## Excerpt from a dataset

_ _ _ _

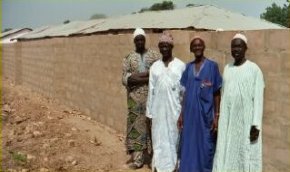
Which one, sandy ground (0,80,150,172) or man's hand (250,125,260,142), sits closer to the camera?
man's hand (250,125,260,142)

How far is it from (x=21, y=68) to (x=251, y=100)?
51.7 feet

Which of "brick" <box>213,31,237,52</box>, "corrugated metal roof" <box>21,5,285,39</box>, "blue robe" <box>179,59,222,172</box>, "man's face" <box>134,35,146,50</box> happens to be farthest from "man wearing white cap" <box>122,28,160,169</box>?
"corrugated metal roof" <box>21,5,285,39</box>

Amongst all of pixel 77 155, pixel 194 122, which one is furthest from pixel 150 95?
pixel 77 155

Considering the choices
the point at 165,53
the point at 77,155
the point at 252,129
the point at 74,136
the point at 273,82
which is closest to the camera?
the point at 252,129

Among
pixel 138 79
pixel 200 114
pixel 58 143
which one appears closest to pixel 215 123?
pixel 200 114

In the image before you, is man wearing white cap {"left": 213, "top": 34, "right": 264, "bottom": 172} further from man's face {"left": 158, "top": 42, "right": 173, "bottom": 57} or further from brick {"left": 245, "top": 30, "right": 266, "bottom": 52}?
man's face {"left": 158, "top": 42, "right": 173, "bottom": 57}

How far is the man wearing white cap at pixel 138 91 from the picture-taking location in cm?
571

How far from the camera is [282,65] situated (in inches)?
169

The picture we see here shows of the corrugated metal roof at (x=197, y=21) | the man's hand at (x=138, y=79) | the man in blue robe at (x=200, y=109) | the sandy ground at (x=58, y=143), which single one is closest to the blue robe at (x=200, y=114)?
the man in blue robe at (x=200, y=109)

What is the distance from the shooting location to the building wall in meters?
4.34

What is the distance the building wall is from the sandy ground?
379 millimetres

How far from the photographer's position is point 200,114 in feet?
14.7

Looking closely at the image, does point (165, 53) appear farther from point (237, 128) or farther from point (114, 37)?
point (114, 37)

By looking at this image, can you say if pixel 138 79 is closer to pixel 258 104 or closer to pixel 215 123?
pixel 215 123
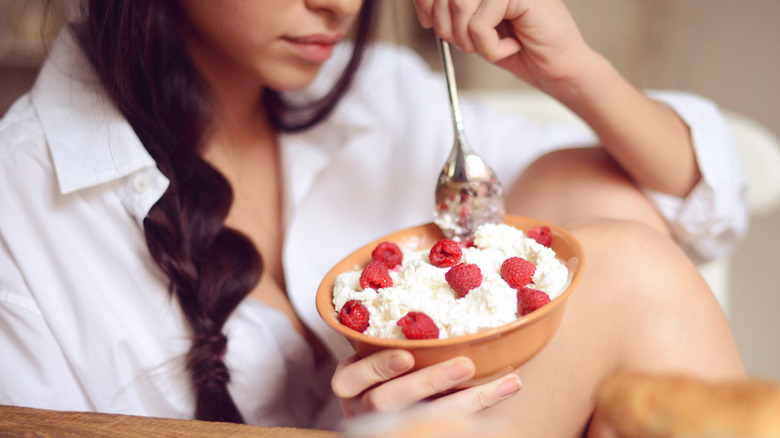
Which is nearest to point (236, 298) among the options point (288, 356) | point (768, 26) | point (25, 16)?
point (288, 356)

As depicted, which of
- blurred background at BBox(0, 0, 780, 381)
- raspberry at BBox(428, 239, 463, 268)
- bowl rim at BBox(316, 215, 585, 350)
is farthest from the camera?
blurred background at BBox(0, 0, 780, 381)

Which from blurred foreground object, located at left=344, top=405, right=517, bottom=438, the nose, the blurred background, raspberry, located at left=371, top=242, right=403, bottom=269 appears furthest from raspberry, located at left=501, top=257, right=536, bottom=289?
the blurred background

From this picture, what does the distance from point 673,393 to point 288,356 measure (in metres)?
0.60

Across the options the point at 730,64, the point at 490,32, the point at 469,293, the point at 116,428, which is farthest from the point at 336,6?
the point at 730,64

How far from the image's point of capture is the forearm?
0.67 m

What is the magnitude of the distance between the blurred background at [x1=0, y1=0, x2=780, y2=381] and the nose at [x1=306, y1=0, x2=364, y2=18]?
0.60m

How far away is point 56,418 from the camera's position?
1.56 feet

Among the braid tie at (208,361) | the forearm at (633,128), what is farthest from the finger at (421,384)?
the forearm at (633,128)

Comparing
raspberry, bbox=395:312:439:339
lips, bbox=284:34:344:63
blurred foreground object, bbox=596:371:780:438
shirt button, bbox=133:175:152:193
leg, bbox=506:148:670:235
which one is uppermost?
lips, bbox=284:34:344:63

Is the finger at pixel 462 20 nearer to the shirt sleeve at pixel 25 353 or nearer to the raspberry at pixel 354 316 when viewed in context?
the raspberry at pixel 354 316

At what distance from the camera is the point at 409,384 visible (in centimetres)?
43

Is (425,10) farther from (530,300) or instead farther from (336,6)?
(530,300)

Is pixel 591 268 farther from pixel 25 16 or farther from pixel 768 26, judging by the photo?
pixel 768 26

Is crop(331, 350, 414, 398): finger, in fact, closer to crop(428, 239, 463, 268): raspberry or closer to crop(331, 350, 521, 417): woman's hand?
crop(331, 350, 521, 417): woman's hand
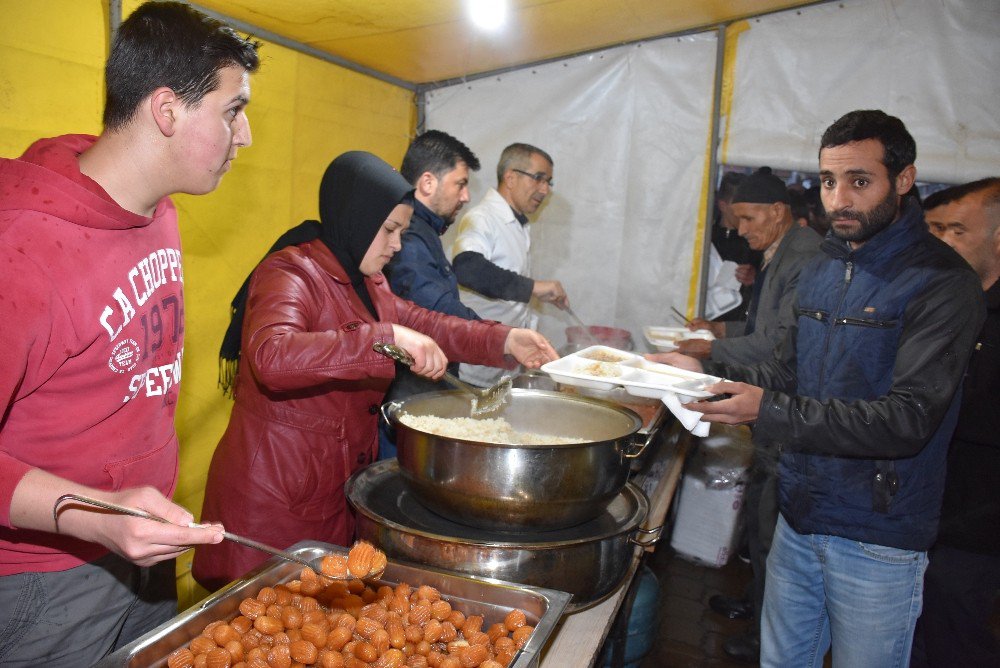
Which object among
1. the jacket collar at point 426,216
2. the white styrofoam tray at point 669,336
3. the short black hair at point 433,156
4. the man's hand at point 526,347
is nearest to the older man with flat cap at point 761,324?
the white styrofoam tray at point 669,336

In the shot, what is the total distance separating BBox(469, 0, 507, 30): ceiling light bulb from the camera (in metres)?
3.42

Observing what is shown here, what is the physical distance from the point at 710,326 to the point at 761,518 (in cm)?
152

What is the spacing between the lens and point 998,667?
2.64 metres

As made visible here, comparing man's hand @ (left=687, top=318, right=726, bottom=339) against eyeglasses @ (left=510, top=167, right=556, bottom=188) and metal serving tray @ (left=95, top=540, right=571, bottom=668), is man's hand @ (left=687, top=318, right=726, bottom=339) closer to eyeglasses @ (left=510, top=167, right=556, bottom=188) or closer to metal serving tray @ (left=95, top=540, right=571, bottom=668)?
eyeglasses @ (left=510, top=167, right=556, bottom=188)

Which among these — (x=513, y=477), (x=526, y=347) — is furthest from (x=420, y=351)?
(x=526, y=347)

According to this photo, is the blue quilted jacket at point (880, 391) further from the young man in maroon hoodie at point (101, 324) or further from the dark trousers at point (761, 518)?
the young man in maroon hoodie at point (101, 324)

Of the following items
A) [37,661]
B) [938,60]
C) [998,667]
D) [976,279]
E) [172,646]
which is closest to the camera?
[172,646]

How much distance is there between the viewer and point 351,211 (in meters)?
2.20

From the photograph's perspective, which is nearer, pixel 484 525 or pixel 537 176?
pixel 484 525

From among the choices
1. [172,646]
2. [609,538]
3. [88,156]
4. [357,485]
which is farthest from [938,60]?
[172,646]

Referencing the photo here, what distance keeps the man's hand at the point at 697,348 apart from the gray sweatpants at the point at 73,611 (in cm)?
297

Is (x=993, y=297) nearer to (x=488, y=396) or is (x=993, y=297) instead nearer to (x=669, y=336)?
(x=669, y=336)

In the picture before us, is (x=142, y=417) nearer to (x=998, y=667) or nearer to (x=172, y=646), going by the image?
(x=172, y=646)

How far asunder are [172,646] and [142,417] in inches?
20.5
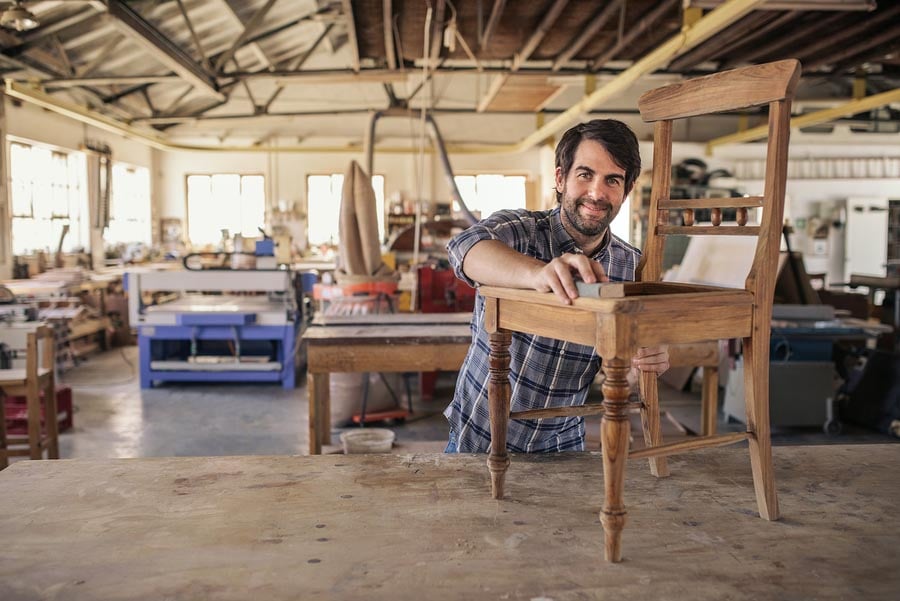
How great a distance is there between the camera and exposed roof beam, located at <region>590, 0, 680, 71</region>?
18.4 ft

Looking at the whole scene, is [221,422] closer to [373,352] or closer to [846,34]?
[373,352]

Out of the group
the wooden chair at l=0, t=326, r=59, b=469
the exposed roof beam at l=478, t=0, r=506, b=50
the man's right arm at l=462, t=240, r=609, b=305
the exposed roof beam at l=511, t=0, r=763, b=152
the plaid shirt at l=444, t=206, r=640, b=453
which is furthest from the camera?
the exposed roof beam at l=478, t=0, r=506, b=50

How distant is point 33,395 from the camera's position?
3967mm

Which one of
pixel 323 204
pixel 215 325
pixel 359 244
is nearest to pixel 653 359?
pixel 359 244

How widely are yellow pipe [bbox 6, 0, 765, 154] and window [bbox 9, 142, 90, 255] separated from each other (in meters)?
0.72

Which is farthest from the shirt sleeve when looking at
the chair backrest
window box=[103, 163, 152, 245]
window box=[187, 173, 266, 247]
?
window box=[187, 173, 266, 247]

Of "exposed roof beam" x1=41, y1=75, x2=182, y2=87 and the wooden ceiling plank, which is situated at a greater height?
the wooden ceiling plank

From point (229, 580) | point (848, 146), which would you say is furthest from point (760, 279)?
point (848, 146)

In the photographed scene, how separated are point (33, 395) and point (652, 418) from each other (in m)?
3.55

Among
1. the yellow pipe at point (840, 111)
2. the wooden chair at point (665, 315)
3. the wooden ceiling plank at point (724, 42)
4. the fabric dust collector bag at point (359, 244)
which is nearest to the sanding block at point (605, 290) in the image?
the wooden chair at point (665, 315)

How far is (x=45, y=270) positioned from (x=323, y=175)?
6.05 meters

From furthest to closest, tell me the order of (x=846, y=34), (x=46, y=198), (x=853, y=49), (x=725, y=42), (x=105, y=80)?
(x=46, y=198) → (x=105, y=80) → (x=853, y=49) → (x=725, y=42) → (x=846, y=34)

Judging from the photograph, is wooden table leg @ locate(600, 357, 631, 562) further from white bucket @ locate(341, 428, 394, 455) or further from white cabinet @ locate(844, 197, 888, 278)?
white cabinet @ locate(844, 197, 888, 278)

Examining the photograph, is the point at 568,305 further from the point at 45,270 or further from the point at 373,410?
the point at 45,270
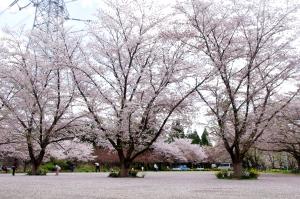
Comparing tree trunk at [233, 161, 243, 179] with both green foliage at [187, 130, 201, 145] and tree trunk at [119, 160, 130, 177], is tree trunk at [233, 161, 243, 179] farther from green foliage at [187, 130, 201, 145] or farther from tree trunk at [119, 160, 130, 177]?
green foliage at [187, 130, 201, 145]

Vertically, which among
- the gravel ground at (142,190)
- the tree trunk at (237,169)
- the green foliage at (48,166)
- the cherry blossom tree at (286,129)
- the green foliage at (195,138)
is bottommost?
the gravel ground at (142,190)

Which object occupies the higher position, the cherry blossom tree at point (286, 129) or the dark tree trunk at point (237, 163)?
the cherry blossom tree at point (286, 129)

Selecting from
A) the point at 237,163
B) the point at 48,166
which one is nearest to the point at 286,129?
the point at 237,163

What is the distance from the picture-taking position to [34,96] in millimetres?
28984

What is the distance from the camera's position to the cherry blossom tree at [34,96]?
28844 mm

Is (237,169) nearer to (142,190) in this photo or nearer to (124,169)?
(124,169)

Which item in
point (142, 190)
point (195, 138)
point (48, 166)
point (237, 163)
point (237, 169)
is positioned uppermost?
point (195, 138)

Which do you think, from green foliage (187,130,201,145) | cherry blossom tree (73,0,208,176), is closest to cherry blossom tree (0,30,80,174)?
cherry blossom tree (73,0,208,176)

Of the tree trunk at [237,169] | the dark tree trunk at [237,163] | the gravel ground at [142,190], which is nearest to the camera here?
the gravel ground at [142,190]

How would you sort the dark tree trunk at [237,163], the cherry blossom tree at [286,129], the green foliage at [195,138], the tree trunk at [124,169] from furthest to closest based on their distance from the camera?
the green foliage at [195,138]
the cherry blossom tree at [286,129]
the tree trunk at [124,169]
the dark tree trunk at [237,163]

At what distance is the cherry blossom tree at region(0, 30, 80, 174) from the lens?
28844 mm

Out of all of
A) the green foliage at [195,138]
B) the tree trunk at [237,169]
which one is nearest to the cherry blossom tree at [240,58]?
the tree trunk at [237,169]

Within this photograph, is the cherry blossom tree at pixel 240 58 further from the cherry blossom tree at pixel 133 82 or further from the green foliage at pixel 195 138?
the green foliage at pixel 195 138

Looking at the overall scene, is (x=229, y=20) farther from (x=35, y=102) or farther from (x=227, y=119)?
(x=35, y=102)
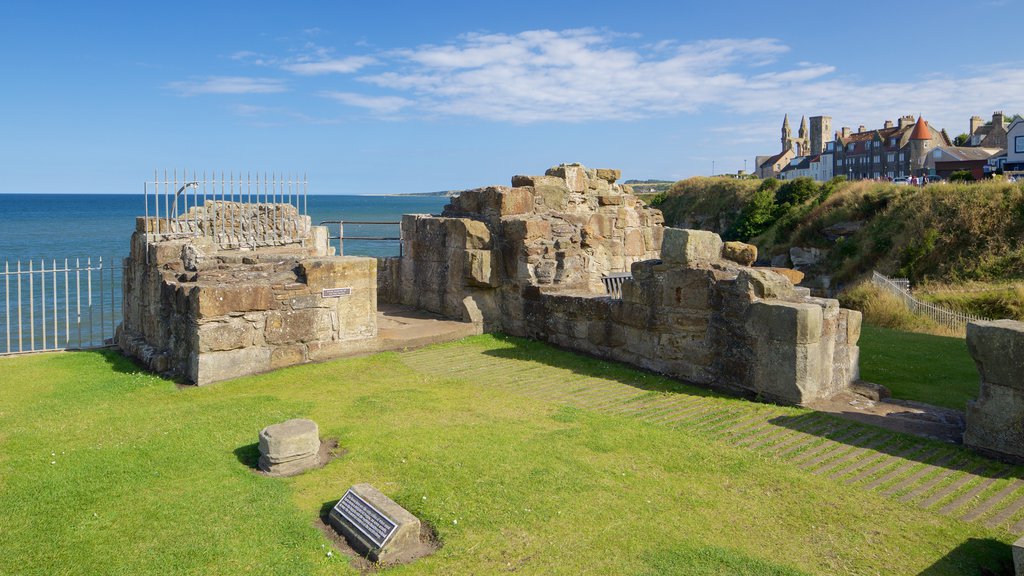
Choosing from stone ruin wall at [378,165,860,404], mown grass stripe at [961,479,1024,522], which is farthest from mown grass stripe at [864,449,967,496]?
stone ruin wall at [378,165,860,404]

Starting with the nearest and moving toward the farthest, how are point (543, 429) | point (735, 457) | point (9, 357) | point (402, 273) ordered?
point (735, 457) → point (543, 429) → point (9, 357) → point (402, 273)

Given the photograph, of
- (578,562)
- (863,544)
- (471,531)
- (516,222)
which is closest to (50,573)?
(471,531)

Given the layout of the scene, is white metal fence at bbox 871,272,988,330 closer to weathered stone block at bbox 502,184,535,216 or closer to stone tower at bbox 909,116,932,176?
weathered stone block at bbox 502,184,535,216

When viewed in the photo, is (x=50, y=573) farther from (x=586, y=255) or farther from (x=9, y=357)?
(x=586, y=255)

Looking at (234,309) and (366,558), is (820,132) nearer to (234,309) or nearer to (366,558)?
(234,309)

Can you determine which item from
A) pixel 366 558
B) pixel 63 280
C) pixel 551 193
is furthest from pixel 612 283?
pixel 63 280

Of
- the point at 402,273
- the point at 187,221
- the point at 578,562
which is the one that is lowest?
the point at 578,562

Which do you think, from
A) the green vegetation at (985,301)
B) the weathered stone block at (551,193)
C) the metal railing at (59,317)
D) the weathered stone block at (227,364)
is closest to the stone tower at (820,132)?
the green vegetation at (985,301)

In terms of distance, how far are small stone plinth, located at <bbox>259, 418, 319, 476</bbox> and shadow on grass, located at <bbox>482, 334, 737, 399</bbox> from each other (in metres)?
4.10

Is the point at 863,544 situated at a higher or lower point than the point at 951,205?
lower

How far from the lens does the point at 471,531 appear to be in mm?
4676


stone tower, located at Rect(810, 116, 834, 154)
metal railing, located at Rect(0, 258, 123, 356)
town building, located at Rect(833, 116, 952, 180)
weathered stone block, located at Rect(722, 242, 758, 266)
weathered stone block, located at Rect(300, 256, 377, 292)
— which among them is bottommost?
metal railing, located at Rect(0, 258, 123, 356)

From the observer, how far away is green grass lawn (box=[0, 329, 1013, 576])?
14.2 ft

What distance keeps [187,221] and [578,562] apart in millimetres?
9841
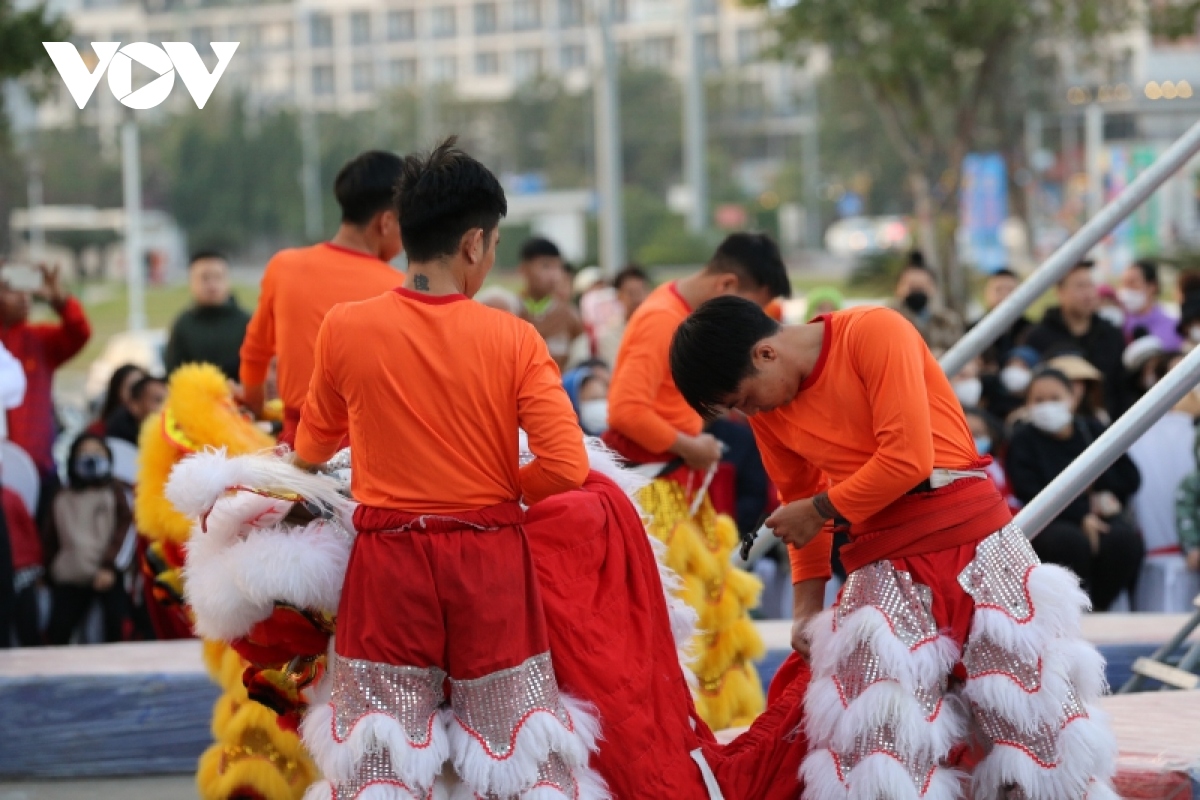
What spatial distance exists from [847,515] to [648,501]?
74.5 inches

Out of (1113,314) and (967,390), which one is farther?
(1113,314)

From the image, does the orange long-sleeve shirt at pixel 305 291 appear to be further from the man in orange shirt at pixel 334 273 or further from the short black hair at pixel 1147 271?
the short black hair at pixel 1147 271

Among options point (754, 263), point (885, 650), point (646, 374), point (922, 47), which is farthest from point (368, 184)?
point (922, 47)

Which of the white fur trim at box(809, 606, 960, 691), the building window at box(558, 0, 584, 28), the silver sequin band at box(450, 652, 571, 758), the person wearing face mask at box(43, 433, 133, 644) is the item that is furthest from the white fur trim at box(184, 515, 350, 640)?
the building window at box(558, 0, 584, 28)

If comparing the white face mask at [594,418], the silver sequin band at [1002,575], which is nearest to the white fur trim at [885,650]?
the silver sequin band at [1002,575]

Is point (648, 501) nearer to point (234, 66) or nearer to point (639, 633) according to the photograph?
point (639, 633)

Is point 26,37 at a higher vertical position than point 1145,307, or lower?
higher

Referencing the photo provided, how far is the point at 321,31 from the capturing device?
89.7 meters

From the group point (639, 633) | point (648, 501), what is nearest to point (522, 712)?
point (639, 633)

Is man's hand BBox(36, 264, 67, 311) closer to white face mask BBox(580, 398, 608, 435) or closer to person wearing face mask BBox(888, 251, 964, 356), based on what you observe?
white face mask BBox(580, 398, 608, 435)

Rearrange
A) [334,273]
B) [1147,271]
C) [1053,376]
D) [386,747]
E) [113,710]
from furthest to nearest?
[1147,271], [1053,376], [113,710], [334,273], [386,747]

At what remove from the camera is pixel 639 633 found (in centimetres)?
418

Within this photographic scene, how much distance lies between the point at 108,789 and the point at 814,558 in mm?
3270

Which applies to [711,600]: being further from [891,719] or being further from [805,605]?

_ _ _ _

## What the task asks
With both ends included, please retype exactly the lines from the line containing "Out of (1113,314)" to the final line of the data.

## Answer to the exercise
Out of (1113,314) and (967,390), which one is farther?
(1113,314)

From the image, does the orange long-sleeve shirt at pixel 305 291 appear to be further from the man in orange shirt at pixel 334 273 or further from the short black hair at pixel 1147 271?
the short black hair at pixel 1147 271

Among options point (754, 263), point (885, 650), point (646, 374), point (922, 47), which is farthest from point (368, 184)?
point (922, 47)

Which of the white fur trim at box(809, 606, 960, 691), the building window at box(558, 0, 584, 28), the silver sequin band at box(450, 652, 571, 758), the person wearing face mask at box(43, 433, 133, 644) is the item that is furthest from the white fur trim at box(184, 515, 350, 640)?
the building window at box(558, 0, 584, 28)

If comparing the white face mask at [594,418], the silver sequin band at [1002,575], which is nearest to the white fur trim at [885,650]?
the silver sequin band at [1002,575]

Is point (648, 501) nearer to point (234, 66) or nearer to point (639, 633) according to the photograph?
point (639, 633)

Is point 26,37 at a higher vertical position than point 1145,307, or lower?
higher

Referencing the photo provided, how far is the point at 321,31 from the capturing device?
89.7 meters

From the group point (639, 633) | point (648, 501), what is nearest to point (522, 712)?
point (639, 633)

Is man's hand BBox(36, 264, 67, 311) closer to white face mask BBox(580, 398, 608, 435) or closer to person wearing face mask BBox(888, 251, 964, 356), based on what you observe?
white face mask BBox(580, 398, 608, 435)

Rearrange
A) [334,273]
B) [1147,271]
C) [1053,376]
D) [386,747]
E) [113,710]
from furthest to nearest?
[1147,271], [1053,376], [113,710], [334,273], [386,747]

At what remove from the camera is pixel 639 633 found (in centimetres)?
418

Within this photographic scene, how much distance lies between the point at 108,789 and the point at 814,558 in mm?
3270

Which applies to [711,600]: being further from [891,719] or being further from [805,605]?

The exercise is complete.